Come andranno le cose è adesso una questione aperta, ma anche per questo è molto bello in questi giorni d’estate vedere qui le sale piene; e non solo per i grandi nomi/eventi, ma anche per quelle opere prime di giovani registi, o per le scoperte del passato come la magnifica retrospettiva di Alberto Lattuada, che compongono il programma d’esordio alla direzione del festival di Giona A. Nazzaro, presenza costante, che accompagna con cura ogni film al suo debutto col pubblico, emozione per tutti quasi nuova.
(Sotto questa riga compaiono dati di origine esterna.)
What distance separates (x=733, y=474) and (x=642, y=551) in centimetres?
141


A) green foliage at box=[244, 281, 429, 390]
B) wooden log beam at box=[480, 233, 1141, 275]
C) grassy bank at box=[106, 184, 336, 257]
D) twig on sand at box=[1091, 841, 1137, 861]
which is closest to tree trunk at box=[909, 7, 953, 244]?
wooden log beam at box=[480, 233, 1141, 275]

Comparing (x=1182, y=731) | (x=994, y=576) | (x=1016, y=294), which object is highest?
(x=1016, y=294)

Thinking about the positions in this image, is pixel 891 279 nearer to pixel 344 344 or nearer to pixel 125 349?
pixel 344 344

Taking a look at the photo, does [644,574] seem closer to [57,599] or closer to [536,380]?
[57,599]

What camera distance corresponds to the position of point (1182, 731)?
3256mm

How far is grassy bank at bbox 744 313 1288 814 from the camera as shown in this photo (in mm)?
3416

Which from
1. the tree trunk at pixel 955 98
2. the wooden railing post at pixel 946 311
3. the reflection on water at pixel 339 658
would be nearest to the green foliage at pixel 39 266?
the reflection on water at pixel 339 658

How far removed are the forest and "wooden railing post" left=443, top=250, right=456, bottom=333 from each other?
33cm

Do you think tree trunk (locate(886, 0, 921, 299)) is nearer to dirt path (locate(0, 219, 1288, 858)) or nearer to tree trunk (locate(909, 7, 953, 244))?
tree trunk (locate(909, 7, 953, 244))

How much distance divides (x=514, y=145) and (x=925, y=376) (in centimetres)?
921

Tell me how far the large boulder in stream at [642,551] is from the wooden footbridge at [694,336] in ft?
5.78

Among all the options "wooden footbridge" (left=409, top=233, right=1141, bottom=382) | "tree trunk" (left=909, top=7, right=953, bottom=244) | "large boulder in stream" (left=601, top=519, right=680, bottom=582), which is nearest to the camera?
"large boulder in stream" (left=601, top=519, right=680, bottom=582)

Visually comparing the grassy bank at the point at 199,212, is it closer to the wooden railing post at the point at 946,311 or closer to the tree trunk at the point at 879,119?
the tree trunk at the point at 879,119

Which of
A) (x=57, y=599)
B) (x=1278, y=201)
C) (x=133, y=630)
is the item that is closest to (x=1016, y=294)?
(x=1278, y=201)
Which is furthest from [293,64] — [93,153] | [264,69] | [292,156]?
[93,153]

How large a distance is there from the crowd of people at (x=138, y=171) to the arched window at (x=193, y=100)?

«COME si vive quando non c’è un per sempre?»: è da questa domanda che comincia L’Été l’éternité di Émilie Aussel (Cineasti del presente), regista francese rivelata in passato con diversi corti – presentati in più festival internazionali – e che per l’esordio nel lungometraggio si confronta con un racconto di formazione che passa attraverso la perdita e la scoperta dei fragili e incostanti equilibri della vita. Il «per sempre» della sua domanda è quello dell’adolescenza, un assoluto nel quale la possibilità do sfumature e di cedimenti appare quasi impossibile. Per sempre o mai, tutto o niente, con l’impetuosa tempesta di un’età, forse davvero «atroce» ma che attraversa il proprio orizzonte col sentimento di essere invincibile.

È un po’ così che affrontano l’esistenza i protagonisti, «la bande» di amici, un gruppo di ragazzi alla soglia dei diciotto anni, l’estate è quella della maturità, i giorni sono un’onda di promesse: partire, restare, l’università, i viaggi, le scoperte, gli amori e gli incontri, il sesso e il desiderio. L’estate gli appartiene anch’essa assoluta; giornate al mare, scherzi, confidenze, notti senza fine. La musica, ballare, bere, farsi qualche canna, il sole, tutto è semplice, scivola veloce, nella complicità di un presente c he sembra eterno.

Lisa e Lola sono migliori amiche, una fidanzata – «Ma non ti annoi a stare sempre con lo stesso ragazzo?» – l’altra che scompare con un misterioso tipo baciato ballando – «Non abbiamo fatto sesso ci sentivamo divini» racconterà il giorno dopo alle amiche che ridono. Poi accade qualcosa di impossibile, che nessuno sa come affrontare: la morte che è una rottura, la separazione del dolore che li porta lontani, ognuno per sé. Lisa incontra alcuni ragazzi più grandi, come lei hanno conosciuto un vuoto inatteso, il lutto con cui lottare per ritrovare il senso alla vita.

È DUNQUE il cammino attraverso la scomparsa di qualcuno amato che racconta il film di Emilie Aussel, autrice anche della sceneggiatura insieme a Emmanuelle Bayamack-Tam e Yacine Badday, in una scommessa narrativa che mette al centro il cinema, la fisicità dei gesti e i movimenti delle immagini, i primi piani dei volti e la presenza dei corpi. Ma soprattutto i suoi personaggi – ai quali danno vita attori giovani e di forte intensità che hanno anche collaborato ai dialoghi. Lei presentandolo lo ha definito infatti «un film collettivo» – che occupano sempre l’inquadratura, in una dimensione che esclude gli adulti – genitori o insegnanti o quant’altro – per definire uno spazio di vita che è quello della loro esperienza, della loro ricerca di un modo per stare al mondo.
La città è Marsiglia, che diviene ugualmente un personaggio, escludendo nell’orizzonte altri che non siano i ragazzi di quell’estate e di quell’«eternità» che la abitano: nei luoghi in cui si ritrovano, nella loro solitudine, lungo i passi tra la bellezza di un cielo azzurro e del mare che disegnano la geografia del loro spaesamento, di una ferita che sarà per sempre, di una rinascita e di un passaggio.

È IN UNA REGIA che sa toccare dolcemente più toni e sfumature che Aussel scrive questi movimenti, passando dalla spensieratezza delle promesse al peso dell’infelicità, attraverso forme e tempi che danno alla giustezza delle parole la fluidità di un’ immagine che ne è complice. In cui scorre l’irruenza, l’epifania dei gesti quotidiani e di figure che appaiono all’improvviso diverse. La fine di un rapporto, un innamoramento, la scoperta di sé: ciò che si vive e che sorprende lo sguardo con dolcezza.